The storm now with winds clocked at near 200 mph made its way over I-35 and continues moving N.E. Then at 3:36 p.m. just as it started with a swirling of a cloud, the tornado ropes out and dissipates.
Then the chaos began. People walking in a daze, parents seeking their kids. Storm cellars were covered with debris. Many people dropped what they were doing to assist in moving bricks, wood, metal or anything that was covering up individuals in need. When it was all said and done, 24 people including 9 children (all in the Plaza Towers School) were killed. The damage estimates are in the early stages reported to be near 2 Billion dollars.

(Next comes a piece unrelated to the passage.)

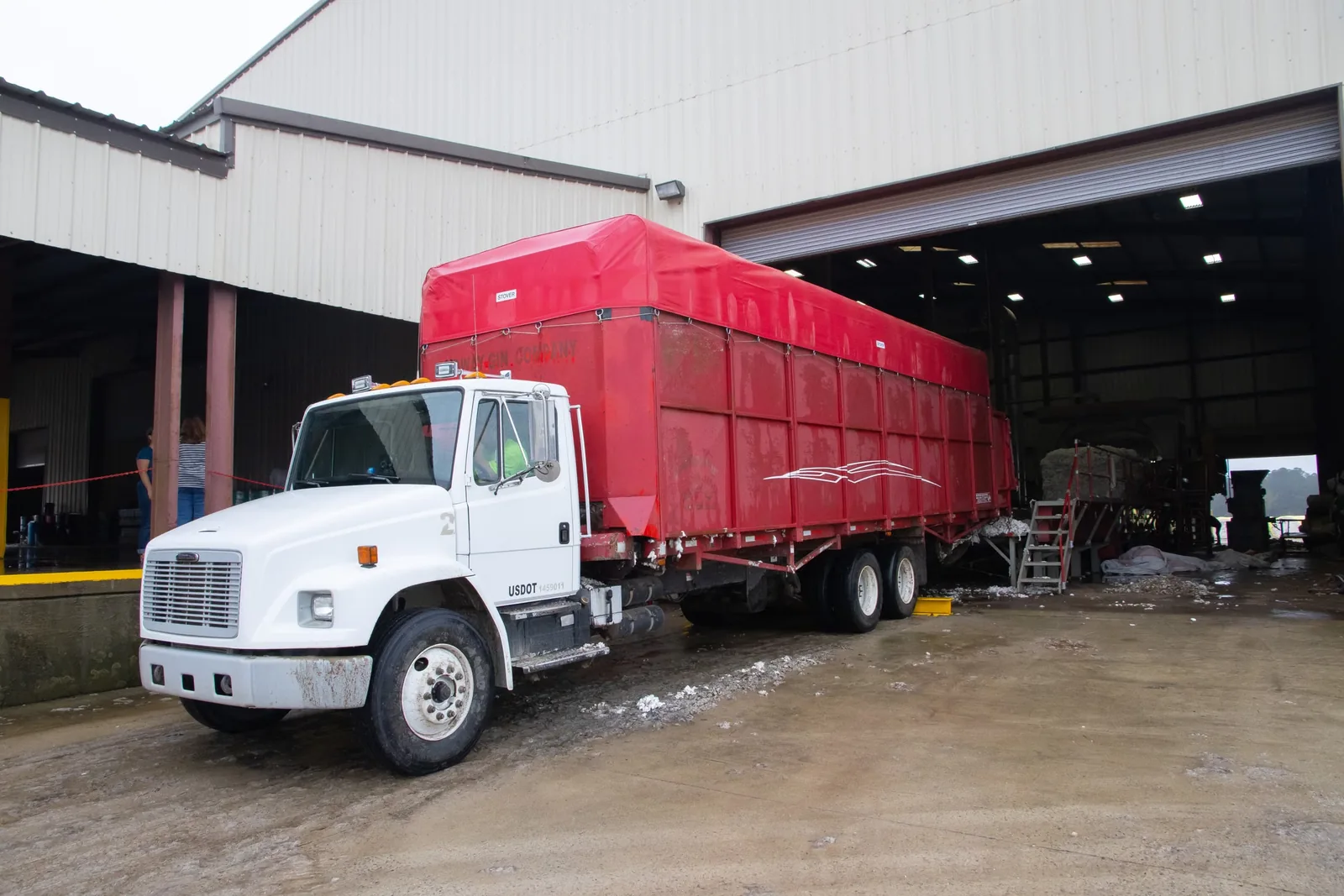 Representative industry photograph of a red trailer at a warehouse loading dock.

We who live here understand the possibility that on any given day, during tornado season, our number may be called. We are always on alert. They come out of no where fast and furious and then are gone just as fast. Unlike the coastal areas who prepare for hurricanes and have days to make the necessary precautions. Moore had all of 20 minutes from the time of the initial warning to get ready. Many homes did not have storm shelters. The two schools did not either. Scores of people in cars and business were caught unaware of where to go or what to do. Some rode out the storm in safe rooms only to open the door and see nothing around them.
The next morning, we at TSM Lawton commenced a major drive to accept donations for tornado relief. We filled up 4 trucks and 1 container with essential supplies to be sent to the city of Moore. Along with over $6,000 raised for the American Red Cross.
We as fellow Oklahoman’s hurt with our fellow citizens of Moore. But we also know that we are resilient and we will rebuild. It may not be today or tomorrow but Moore, Oklahoma will rebound and be stronger than ever before.